▶ Task
In the entries that follow, the line with "content_type: text/html; charset=utf-8" opens the range and the line with "2,cG-5724ZWEGD3" closes it; repeat that range exactly, both lines included.

▶ Records provided
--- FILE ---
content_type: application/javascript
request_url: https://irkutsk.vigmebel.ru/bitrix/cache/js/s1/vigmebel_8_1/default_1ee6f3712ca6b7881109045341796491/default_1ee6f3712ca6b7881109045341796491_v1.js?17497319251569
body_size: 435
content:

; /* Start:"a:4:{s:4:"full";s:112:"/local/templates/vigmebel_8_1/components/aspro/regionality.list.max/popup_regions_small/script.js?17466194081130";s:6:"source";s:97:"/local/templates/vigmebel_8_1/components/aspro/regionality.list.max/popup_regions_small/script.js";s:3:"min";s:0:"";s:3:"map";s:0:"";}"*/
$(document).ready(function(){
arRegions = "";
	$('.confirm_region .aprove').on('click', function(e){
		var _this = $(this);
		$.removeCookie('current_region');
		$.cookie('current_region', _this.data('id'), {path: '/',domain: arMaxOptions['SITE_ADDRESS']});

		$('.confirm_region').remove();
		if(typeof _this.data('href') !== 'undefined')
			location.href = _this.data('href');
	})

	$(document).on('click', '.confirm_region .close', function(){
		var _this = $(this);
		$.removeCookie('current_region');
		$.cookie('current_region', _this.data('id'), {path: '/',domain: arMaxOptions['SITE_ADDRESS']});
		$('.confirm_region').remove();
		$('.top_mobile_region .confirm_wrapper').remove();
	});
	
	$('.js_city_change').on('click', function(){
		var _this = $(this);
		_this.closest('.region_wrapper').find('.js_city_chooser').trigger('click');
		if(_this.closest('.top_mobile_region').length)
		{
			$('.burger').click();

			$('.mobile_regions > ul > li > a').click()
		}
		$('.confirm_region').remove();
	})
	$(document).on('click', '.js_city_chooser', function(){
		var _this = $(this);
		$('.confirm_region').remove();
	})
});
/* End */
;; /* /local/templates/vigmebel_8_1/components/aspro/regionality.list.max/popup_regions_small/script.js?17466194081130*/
* * *
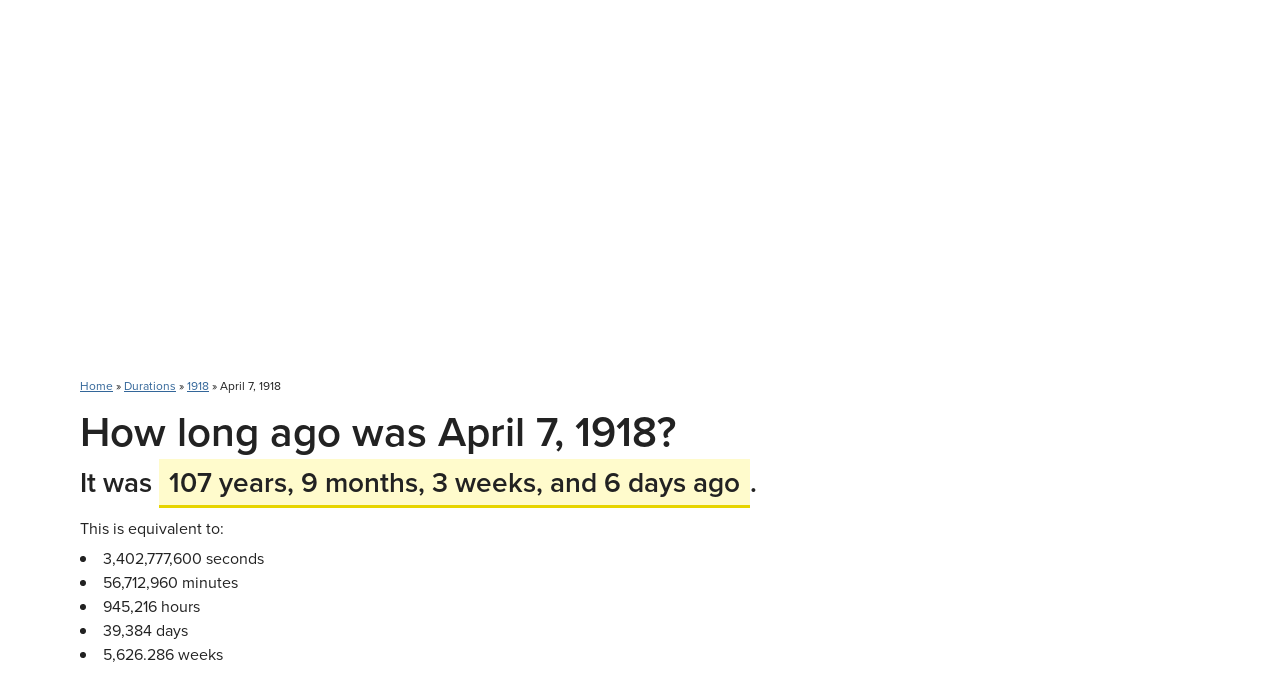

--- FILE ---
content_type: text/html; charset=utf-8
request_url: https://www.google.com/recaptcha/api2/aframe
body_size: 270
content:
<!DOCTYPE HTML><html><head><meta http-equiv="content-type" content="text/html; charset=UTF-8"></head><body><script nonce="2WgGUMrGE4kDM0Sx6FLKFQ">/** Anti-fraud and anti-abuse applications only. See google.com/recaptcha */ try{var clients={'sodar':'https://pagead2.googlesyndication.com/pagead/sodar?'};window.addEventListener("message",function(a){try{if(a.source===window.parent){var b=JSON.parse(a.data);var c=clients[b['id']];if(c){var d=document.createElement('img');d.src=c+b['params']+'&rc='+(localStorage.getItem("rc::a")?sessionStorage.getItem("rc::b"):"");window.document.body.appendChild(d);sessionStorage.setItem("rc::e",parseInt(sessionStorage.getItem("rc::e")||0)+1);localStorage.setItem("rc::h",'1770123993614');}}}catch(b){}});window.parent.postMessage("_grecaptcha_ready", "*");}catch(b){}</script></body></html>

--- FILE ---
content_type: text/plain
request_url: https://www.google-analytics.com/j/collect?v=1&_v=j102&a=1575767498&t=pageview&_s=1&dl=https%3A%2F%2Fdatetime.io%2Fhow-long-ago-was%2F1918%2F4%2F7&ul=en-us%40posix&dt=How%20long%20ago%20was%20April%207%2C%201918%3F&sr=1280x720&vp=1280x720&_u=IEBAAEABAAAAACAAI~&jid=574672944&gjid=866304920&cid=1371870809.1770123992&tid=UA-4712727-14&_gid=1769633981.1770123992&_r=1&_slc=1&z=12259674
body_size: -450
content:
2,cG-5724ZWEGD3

▶ Written solution
content_type: text/html; charset=utf-8
request_url: https://www.google.com/recaptcha/api2/aframe
body_size: 270
content:
<!DOCTYPE HTML><html><head><meta http-equiv="content-type" content="text/html; charset=UTF-8"></head><body><script nonce="2WgGUMrGE4kDM0Sx6FLKFQ">/** Anti-fraud and anti-abuse applications only. See google.com/recaptcha */ try{var clients={'sodar':'https://pagead2.googlesyndication.com/pagead/sodar?'};window.addEventListener("message",function(a){try{if(a.source===window.parent){var b=JSON.parse(a.data);var c=clients[b['id']];if(c){var d=document.createElement('img');d.src=c+b['params']+'&rc='+(localStorage.getItem("rc::a")?sessionStorage.getItem("rc::b"):"");window.document.body.appendChild(d);sessionStorage.setItem("rc::e",parseInt(sessionStorage.getItem("rc::e")||0)+1);localStorage.setItem("rc::h",'1770123993614');}}}catch(b){}});window.parent.postMessage("_grecaptcha_ready", "*");}catch(b){}</script></body></html>

--- FILE ---
content_type: text/plain
request_url: https://www.google-analytics.com/j/collect?v=1&_v=j102&a=1575767498&t=pageview&_s=1&dl=https%3A%2F%2Fdatetime.io%2Fhow-long-ago-was%2F1918%2F4%2F7&ul=en-us%40posix&dt=How%20long%20ago%20was%20April%207%2C%201918%3F&sr=1280x720&vp=1280x720&_u=IEBAAEABAAAAACAAI~&jid=574672944&gjid=866304920&cid=1371870809.1770123992&tid=UA-4712727-14&_gid=1769633981.1770123992&_r=1&_slc=1&z=12259674
body_size: -450
content:
2,cG-5724ZWEGD3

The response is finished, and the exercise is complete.